Spatial reasoning question data:
___
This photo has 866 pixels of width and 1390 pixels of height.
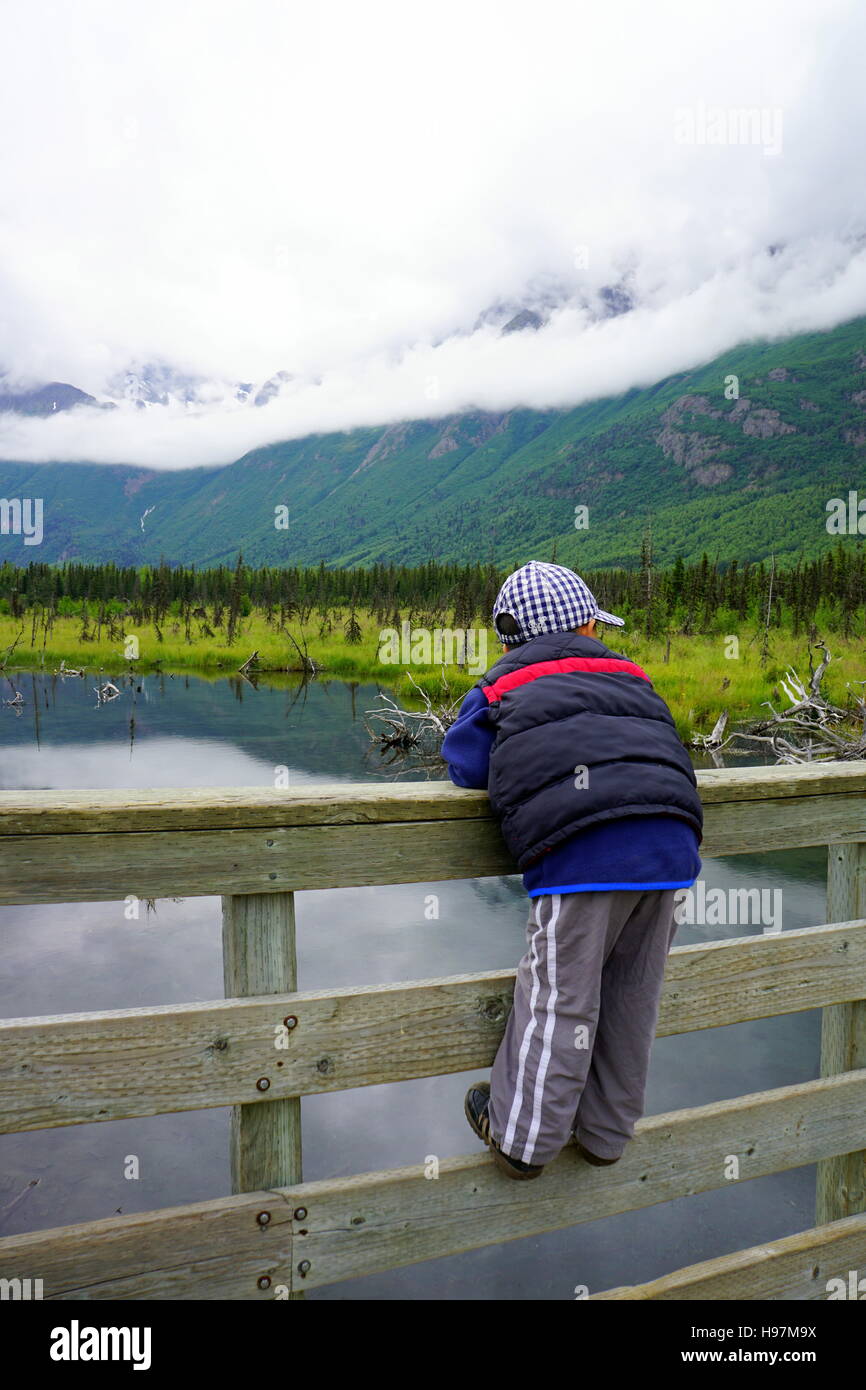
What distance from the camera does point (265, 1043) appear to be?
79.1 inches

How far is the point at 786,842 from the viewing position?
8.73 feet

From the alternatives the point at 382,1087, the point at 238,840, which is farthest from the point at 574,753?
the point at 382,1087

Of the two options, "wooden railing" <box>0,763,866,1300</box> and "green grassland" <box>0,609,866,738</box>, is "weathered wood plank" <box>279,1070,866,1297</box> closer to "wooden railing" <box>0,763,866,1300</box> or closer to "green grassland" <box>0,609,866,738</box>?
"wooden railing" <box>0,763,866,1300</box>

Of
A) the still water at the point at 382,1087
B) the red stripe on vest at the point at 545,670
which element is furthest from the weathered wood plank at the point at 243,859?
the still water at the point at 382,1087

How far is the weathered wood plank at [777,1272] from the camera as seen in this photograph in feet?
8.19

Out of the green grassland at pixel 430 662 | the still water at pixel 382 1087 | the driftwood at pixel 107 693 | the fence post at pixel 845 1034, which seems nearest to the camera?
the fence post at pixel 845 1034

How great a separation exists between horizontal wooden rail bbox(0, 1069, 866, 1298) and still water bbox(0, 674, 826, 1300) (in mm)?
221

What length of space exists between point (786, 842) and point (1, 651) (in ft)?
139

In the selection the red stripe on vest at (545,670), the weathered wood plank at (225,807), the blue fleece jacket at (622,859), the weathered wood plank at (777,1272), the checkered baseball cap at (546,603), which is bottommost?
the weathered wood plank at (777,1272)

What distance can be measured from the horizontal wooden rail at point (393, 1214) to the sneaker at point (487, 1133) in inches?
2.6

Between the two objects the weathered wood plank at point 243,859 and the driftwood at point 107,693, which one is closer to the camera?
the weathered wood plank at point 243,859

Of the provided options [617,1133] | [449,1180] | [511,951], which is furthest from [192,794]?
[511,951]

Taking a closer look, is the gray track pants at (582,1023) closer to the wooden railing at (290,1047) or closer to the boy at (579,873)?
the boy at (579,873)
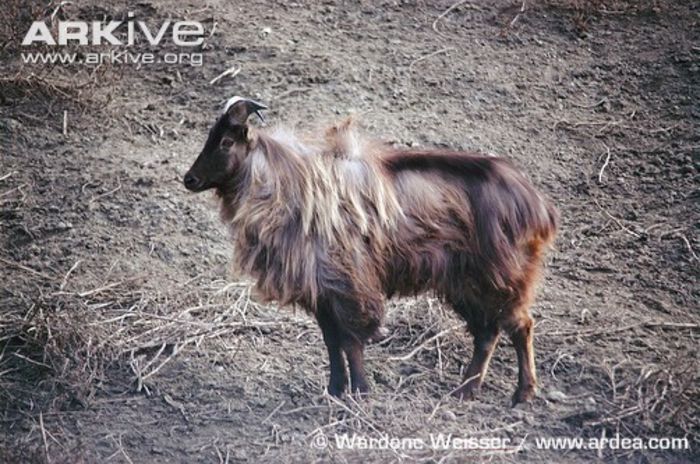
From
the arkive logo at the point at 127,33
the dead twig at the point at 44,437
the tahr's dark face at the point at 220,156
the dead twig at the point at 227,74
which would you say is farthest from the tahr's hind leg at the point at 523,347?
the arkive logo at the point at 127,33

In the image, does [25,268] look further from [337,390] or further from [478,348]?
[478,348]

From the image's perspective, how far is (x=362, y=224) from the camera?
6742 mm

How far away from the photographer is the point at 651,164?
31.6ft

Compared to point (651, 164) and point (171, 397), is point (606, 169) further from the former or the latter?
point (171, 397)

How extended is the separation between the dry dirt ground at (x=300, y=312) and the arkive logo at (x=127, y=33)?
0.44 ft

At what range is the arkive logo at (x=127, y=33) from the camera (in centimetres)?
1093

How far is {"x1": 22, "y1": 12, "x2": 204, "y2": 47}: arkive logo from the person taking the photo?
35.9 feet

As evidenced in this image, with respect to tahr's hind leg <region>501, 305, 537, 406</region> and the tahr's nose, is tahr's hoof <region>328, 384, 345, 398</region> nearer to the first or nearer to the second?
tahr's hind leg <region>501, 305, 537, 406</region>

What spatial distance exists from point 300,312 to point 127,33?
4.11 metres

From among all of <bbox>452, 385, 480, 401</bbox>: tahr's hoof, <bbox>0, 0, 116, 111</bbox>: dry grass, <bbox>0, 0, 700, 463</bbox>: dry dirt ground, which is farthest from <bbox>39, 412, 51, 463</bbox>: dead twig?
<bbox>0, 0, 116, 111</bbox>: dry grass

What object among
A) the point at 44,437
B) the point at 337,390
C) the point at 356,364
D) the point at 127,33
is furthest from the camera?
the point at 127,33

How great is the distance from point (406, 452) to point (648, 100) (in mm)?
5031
___
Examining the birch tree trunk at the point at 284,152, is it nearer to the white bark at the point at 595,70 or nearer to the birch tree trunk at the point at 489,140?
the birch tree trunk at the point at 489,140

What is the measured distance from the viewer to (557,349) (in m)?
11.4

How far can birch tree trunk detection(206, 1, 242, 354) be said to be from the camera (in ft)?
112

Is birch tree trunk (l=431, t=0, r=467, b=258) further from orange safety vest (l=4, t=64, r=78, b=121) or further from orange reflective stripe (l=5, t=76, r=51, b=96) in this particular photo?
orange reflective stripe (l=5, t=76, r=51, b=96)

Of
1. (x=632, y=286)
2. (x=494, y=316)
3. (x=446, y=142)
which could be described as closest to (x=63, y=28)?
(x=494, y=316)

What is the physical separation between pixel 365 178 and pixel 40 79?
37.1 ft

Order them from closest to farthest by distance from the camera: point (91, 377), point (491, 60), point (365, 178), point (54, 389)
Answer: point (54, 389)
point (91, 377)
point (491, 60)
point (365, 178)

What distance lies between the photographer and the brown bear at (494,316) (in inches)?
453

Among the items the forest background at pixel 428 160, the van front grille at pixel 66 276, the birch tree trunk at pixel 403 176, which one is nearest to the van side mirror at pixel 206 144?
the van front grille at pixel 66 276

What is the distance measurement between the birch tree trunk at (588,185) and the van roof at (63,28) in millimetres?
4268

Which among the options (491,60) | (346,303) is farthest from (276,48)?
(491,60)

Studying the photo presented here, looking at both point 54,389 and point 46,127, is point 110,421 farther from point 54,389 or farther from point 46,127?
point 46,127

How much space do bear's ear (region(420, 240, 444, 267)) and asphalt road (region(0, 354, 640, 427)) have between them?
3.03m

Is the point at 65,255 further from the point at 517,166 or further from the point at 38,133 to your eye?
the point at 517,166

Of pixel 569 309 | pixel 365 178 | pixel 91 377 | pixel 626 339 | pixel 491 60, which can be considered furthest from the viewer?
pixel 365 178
___
Written problem: List every line in the items above that contains the word "nearer". Case counts.

Output:
As evidenced in this image, with respect to tahr's hind leg <region>501, 305, 537, 406</region> and the tahr's nose, is tahr's hoof <region>328, 384, 345, 398</region> nearer to the first or nearer to the second?
Examining the birch tree trunk at the point at 284,152, is it nearer to the white bark at the point at 595,70 or nearer to the birch tree trunk at the point at 489,140?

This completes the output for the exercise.